[TASKS TO CARRY OUT]
1. Answer these questions using the club thread:
(a) Where does the club hold its monthly meetings?
(b) What will the guest speaker scheduled for April 15 showcase?
(c) Where does the poster vikingcape live now?
2. Reproduce the passage of the club thread that begins at the words "The club meets" and stops after the words "(May 3, 2013)".

[DOCUMENT TEXT]
=-=-=-=-=
# New woodworking club in northern New Jersey



## Steamboat_Willie (Jan 20, 2013)

I'm new to this site. So not sure which is the appropriate forum to post this. We have formed a new woodworking club in northern NJ called the North Jersey Woodworkers Association, NJWA. If you're a woodworker up in the northern part of the state you are cordially invited to attend our monthly club meetings.

NJ has had a wonderful woodworking club down in the "central" NJ area, CJWA, for a long time. From what I have read and heard the central Jersey club has an outstanding reputation. But unfortunately there's not been any such club up in the northern part of our state. And it's tough for many folks to accommodate a lengthy drive to a club meeting on a weeknight after work. So I decided to form a woodworking club up in the northern area. We currently have no website yet and are looking for new members to volunteer and take on board member administrative roles. We have a guest speaker already scheduled for our next upcoming meeting on April 15. He's a fellow who restores old antique radios and is going to showcase the wood enclosures used with the old radios. Another club member is going to display his collection of old phonographs and the enclosures found on those as well.

The club meets the 3rd Monday of each month, 7PM at the Allwood Community Church in Clifton, NJ. (Google maps shows the location) If you're a woodworker up in this part of NJ please stop by and say hello. And certainly pass the word along to your other woodworking friends.
Thanks.
Ed


----------



## David76 (May 3, 2013)

Ed,

I live nearby and would like to participate in your woodworking club. May I please have your email address, phone number, and a confirmation of your next meeting. ddrescher (@) gmail.com


----------



## vikingcape (Jan 3, 2013)

Darn. Used to live in Nutley. I would've definitely come. Now I'm in Cape May. Hope it goes well. There are some great furniture shops up there


----------



## Steamboat_Willie (Jan 20, 2013)

Interest in the club is growing nicely. We are looking for guest speakers who would be willing and gracious to attend one of our club meetings and present a woodworking related topic that would be of interest to members. It's quite fascinating to see the various facets and areas of interest in woodworking (both professional & amateur) that people have who are now showing up at the meetings. Slowly but surely, we'll get there.
=-=-=-=-=
[COLLECTED DATA]
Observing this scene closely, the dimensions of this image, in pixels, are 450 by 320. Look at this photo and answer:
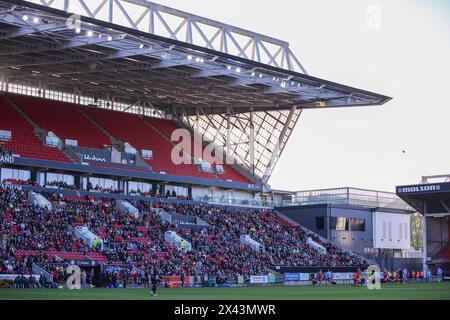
=-=-=-=-=
[OUTPUTS]
1.
(a) At the Allwood Community Church in Clifton, NJ.
(b) The wood enclosures used with old antique radios.
(c) In Cape May.

2.
The club meets the 3rd Monday of each month, 7PM at the Allwood Community Church in Clifton, NJ. (Google maps shows the location) If you're a woodworker up in this part of NJ please stop by and say hello. And certainly pass the word along to your other woodworking friends.
Thanks.
Ed


----------



## David76 (May 3, 2013)